Die Sieben Todsunden
Satirische Oper von Kurt Weill nach einem Libretto von Berthold Brecht mit Interviews von Mädchen und Sexarbeiterinnen aus Zürich. Kooperation mit der Stadtmission und der Stadtharmonie Zürich
Konzept
Anna wird von ihrer Familie in die Welt geschickt, wo sie als Tänzerin Karriere machen und so ihrer Familie den Bau eines Eigenheims ermöglichen soll. Sieben Szenen, sieben Städte, sieben Todsünden muss Anna durchwandern.
Credits
Regie Claudia Blersch
Bühne Kate Hamilton
Musikalische Leitung Carlo Balmelli
With
Valerie Arias, Jan Rusko, Roger Widmer, Chasper-Curò Mani, Valeriy Murga
Produktion Bluebird
Theater Rigiblick Zürich, 2017
“Ich möchte Schauspielerin werden”, sagt das Mädchen. “Ich wollte ein Haus kaufen”, sagt die Sexarbeiterin. Und wenn die Träume in der Tonaufnahme kurzgeschlossen werden, schaudert es einen das erste Mal an diesem Abend…es lohnt sich. Denn die von Claudia Blersch konzipierte und inszenierte Produktion hat alles, was ein gelungenes musiktheatralisches Experiment ausmacht: Dringlichkeit und Witz, Tempo und Fantasie. Man sieht Anna, wie sie mit jeder Station mehr von sich aufgibt, und hört die Sexarbeiterin in Singapur, die nach x Etappen in Zürich gelandet ist. Auf Kate Hamiltons Bühne werden Kartonhäuschen gebastelt, die Musik bringt Choräle und Kabarettchansons durcheinander, es wird geprasst, geschwiegen, Bein gezeigt.
Nur moralisiert wird nicht in dieser Aufführung, die in Zusammenarbeit mit der Stadtmission Zürich entstanden ist und von der Stadtharmonie Zürich-Oerlikon-Seebach unter Carlo Balmelli fulminant begleitet wird.

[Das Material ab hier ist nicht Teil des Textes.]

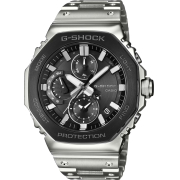 "Casio" GMC-B2100BT-1A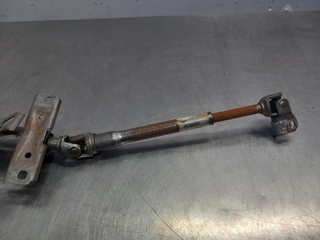 COLUMNA DIRECCION CITROEN C4 PICASSO/SPACETOURER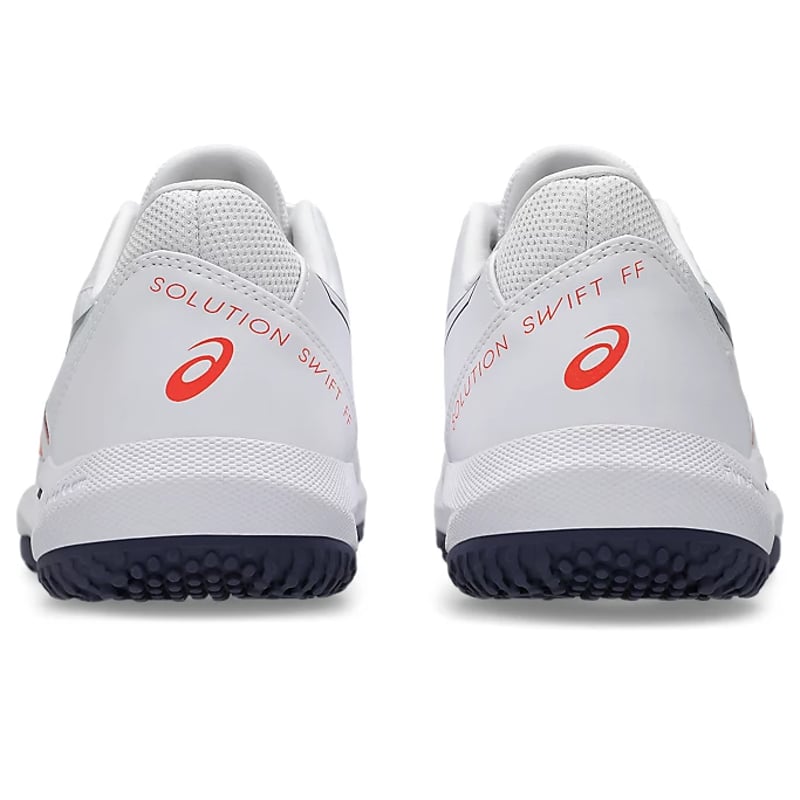 ASICS Solution Swift FF 2 OC 1041A464-102 05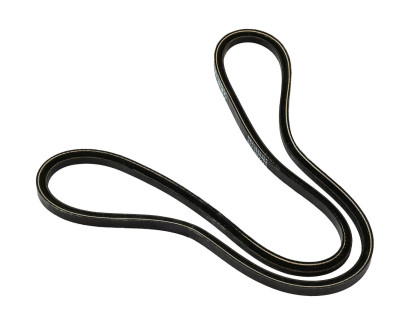 Ремень Volvo Penta 5.0\5.7\5.8L, Recmar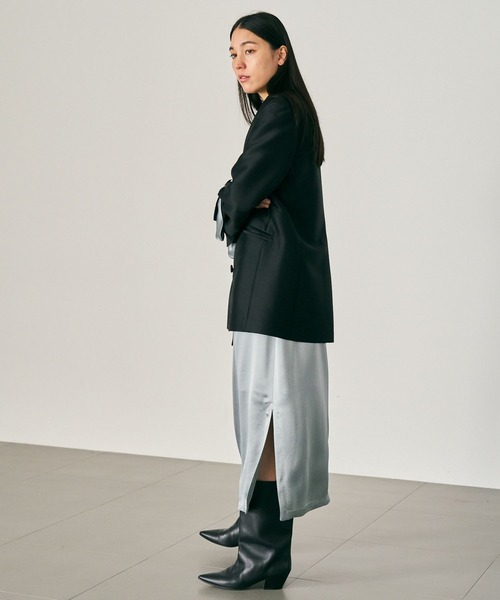 Chaos（カオス） ジャケット テーラードジャケット /ガランジャケット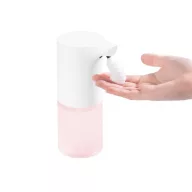 Xiaomi_MI_AUTOMATIC_FOAMING_SOAP_DISPENSER_folyekony_szappan_adagolo-i575985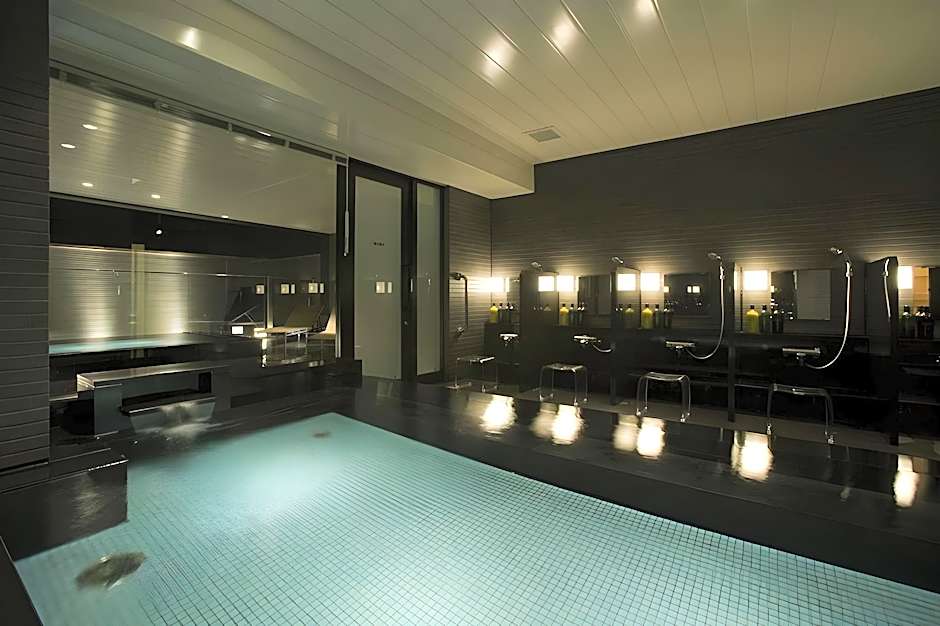 Candeo Hotels Handa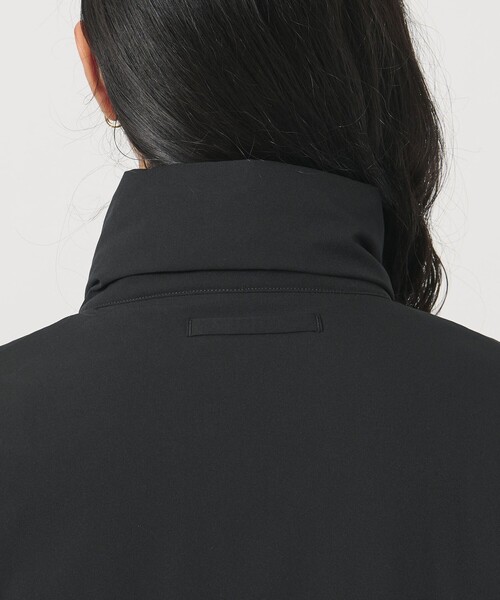 UNITED ARROWS & SONS by DAISUKE OBANA ダウンコート ダウン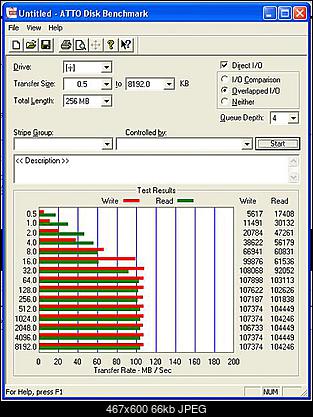 Samsung Spinpoint F1 HD322HJ 320 GB-clip_3.jpg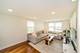 418 S Rose, Palatine, IL 60067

Der Satire ist exakt die richtige Dosis Ernst beigemischt, und der Transfer von Weills Stück in die Zürcher Gegenwart gelingt ohne Krampf, ohne falsches Pathos. Wenn eine Frau auf dem Tonband erklärt, dass Prostitution einfach eine Arbeit sei, und später in Tränen ausbricht: Dann könnte das Anna sein. Auch die Mädchen, die sich ihre Zukunft ausmalen, könnten Anna sein – und man kann nur hoffen, dass der Preis für ihre Träume weniger hoch sein wird.